[Stated problem]
Transcribe all of the following data line for line, with no changes, and leave the pictures out of your transcription.

[Extracted material]
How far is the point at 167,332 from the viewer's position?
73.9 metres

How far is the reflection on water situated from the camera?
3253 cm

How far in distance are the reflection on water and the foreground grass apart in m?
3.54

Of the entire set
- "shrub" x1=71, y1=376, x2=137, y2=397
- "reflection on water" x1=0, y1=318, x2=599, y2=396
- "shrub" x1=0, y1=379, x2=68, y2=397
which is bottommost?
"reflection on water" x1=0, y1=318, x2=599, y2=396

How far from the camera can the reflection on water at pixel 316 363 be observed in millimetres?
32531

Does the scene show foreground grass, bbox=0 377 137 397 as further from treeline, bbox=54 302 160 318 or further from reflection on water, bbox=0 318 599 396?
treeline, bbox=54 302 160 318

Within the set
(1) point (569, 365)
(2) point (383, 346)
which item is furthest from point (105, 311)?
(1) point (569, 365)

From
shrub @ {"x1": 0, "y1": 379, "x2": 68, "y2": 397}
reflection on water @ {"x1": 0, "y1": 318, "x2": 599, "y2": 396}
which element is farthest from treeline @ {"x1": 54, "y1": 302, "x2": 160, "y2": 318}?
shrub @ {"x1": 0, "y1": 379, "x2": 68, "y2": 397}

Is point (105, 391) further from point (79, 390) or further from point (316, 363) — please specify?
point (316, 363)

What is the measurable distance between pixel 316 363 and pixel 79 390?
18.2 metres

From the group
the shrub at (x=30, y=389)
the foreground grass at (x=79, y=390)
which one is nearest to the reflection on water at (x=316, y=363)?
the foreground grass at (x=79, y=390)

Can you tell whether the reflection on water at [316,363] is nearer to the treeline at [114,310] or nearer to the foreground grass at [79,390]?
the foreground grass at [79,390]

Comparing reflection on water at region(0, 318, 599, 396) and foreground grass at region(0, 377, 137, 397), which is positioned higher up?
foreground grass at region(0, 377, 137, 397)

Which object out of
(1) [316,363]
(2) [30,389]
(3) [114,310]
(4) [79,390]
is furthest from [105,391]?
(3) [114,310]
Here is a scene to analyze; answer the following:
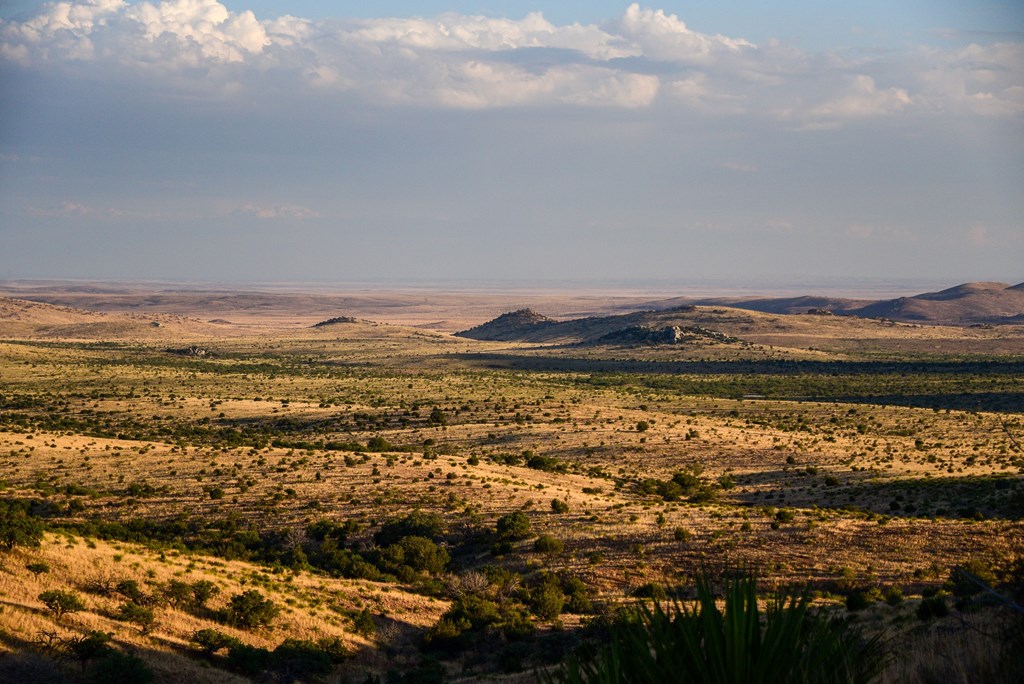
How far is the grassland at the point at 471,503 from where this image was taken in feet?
68.9

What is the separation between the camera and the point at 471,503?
33.9 m

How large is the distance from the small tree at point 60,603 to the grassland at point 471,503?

[Solution for this problem]
How far is the point at 167,332 from the viewer's position?
73.9 metres

How far is the reflection on water situated from the camera?
3253 cm

How far in distance are the reflection on water and the foreground grass apart in m?
3.54

Of the entire set
- "shrub" x1=71, y1=376, x2=137, y2=397
- "reflection on water" x1=0, y1=318, x2=599, y2=396
- "shrub" x1=0, y1=379, x2=68, y2=397
which is bottommost?
"reflection on water" x1=0, y1=318, x2=599, y2=396

How far from the camera can the reflection on water at pixel 316 363 be observed in millimetres?
32531

Does the scene show foreground grass, bbox=0 377 137 397 as further from treeline, bbox=54 302 160 318 or further from reflection on water, bbox=0 318 599 396?
treeline, bbox=54 302 160 318

Within the set
(1) point (569, 365)
(2) point (383, 346)
which item is furthest from point (105, 311)?
(1) point (569, 365)

From
shrub @ {"x1": 0, "y1": 379, "x2": 68, "y2": 397}
reflection on water @ {"x1": 0, "y1": 318, "x2": 599, "y2": 396}
which element is farthest from treeline @ {"x1": 54, "y1": 302, "x2": 160, "y2": 318}?
shrub @ {"x1": 0, "y1": 379, "x2": 68, "y2": 397}

Is point (105, 391) further from point (79, 390) or further from point (316, 363) — please specify?
point (316, 363)

What is the measurable distance between pixel 316 363 and pixel 79 390?
18.2 metres

From the group
the shrub at (x=30, y=389)
the foreground grass at (x=79, y=390)
which one is nearest to the reflection on water at (x=316, y=363)?
the foreground grass at (x=79, y=390)

Can you tell whether the reflection on water at [316,363] is nearer to the treeline at [114,310] or nearer to the foreground grass at [79,390]?
the foreground grass at [79,390]

Comparing reflection on water at region(0, 318, 599, 396) and foreground grass at region(0, 377, 137, 397), which is positioned higher up?
foreground grass at region(0, 377, 137, 397)

Which object out of
(1) [316,363]
(2) [30,389]
(3) [114,310]
(4) [79,390]
is furthest from [105,391]?
(3) [114,310]
Here is a scene to analyze; answer the following:
How far is the grassland at the point at 471,503 from where this image was taken in feet?
68.9

What is the separation between the camera and the point at 471,503?
33.9 m

How large is the distance from the small tree at point 60,603 to the grassland at point 471,503?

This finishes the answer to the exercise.